REQUIRED WORK.
a) In the interview post, what school is Jane Levy listed with?
b) List every name of a person or a school that appears in the interview post.
c) From the interview post, extract the passage that opens with the words containing "The release of" and closes with "than another genre?".

SELECTED EXTRACT.
[Begin]

Conversations with Contributors: Brian Tierney (Issue 11, Poetry)

The release of our Fall 2015 issue is just around the corner (Tuesday! Tuesday!)… but what about right now? Lucky for you, we’ve got a rockin’ interview to tide you over. What happened when journalism summer mentee Jane Levy (Staples High School, ’16) spoke with Issue Eleven contributor Brian Tierney? Magic, that’s what.

 Issue Eleven Contributor Brian Tierney.
Issue Eleven Contributor Brian Tierney. 

Jane Levy, Journalism Summer Mentee: It’s obvious we love your work, so first of all: what brought you to focus on poetry, rather than another genre?

[End]

PROVIDED INFORMATION.
[Begin]

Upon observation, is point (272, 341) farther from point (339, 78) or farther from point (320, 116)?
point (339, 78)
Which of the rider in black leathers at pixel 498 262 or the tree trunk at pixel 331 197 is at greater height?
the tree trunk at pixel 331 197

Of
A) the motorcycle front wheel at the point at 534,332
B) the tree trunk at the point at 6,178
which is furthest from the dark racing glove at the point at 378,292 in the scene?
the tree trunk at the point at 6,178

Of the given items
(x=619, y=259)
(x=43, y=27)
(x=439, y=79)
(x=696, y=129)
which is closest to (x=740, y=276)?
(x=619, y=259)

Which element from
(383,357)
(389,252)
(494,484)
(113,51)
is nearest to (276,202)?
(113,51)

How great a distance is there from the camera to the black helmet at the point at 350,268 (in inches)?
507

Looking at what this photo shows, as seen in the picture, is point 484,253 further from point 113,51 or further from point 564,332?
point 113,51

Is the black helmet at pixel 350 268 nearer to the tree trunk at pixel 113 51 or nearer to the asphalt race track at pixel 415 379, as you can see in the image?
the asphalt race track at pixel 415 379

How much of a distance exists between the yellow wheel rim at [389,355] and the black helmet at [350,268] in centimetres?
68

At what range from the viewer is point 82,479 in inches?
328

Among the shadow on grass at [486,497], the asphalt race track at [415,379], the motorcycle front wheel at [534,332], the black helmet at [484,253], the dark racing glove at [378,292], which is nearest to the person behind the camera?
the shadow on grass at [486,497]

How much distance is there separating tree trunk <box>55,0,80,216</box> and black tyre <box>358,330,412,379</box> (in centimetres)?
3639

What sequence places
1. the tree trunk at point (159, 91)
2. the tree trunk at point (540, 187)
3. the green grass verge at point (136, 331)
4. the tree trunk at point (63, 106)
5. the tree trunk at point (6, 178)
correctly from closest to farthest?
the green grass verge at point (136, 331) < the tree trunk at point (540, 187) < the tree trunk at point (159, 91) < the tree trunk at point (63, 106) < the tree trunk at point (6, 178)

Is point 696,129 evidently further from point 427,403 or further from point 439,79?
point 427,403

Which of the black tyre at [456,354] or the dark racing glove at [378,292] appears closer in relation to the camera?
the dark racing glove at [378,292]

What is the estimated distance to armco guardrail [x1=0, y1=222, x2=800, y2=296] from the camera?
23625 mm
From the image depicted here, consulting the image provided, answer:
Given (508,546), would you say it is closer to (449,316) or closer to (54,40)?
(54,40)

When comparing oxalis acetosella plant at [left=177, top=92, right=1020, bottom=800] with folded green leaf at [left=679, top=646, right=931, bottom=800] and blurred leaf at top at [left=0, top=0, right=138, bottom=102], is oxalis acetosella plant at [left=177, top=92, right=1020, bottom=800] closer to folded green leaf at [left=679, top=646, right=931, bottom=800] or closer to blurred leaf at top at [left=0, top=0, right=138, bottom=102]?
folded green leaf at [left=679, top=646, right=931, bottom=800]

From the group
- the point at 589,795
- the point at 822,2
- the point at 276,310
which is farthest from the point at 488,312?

[End]

TASK RESPONSES.
a) Staples High School, class of '16.

b) Brian Tierney, Jane Levy, Staples High School

c)
The release of our Fall 2015 issue is just around the corner (Tuesday! Tuesday!)… but what about right now? Lucky for you, we’ve got a rockin’ interview to tide you over. What happened when journalism summer mentee Jane Levy (Staples High School, ’16) spoke with Issue Eleven contributor Brian Tierney? Magic, that’s what.

 Issue Eleven Contributor Brian Tierney.
Issue Eleven Contributor Brian Tierney. 

Jane Levy, Journalism Summer Mentee: It’s obvious we love your work, so first of all: what brought you to focus on poetry, rather than another genre?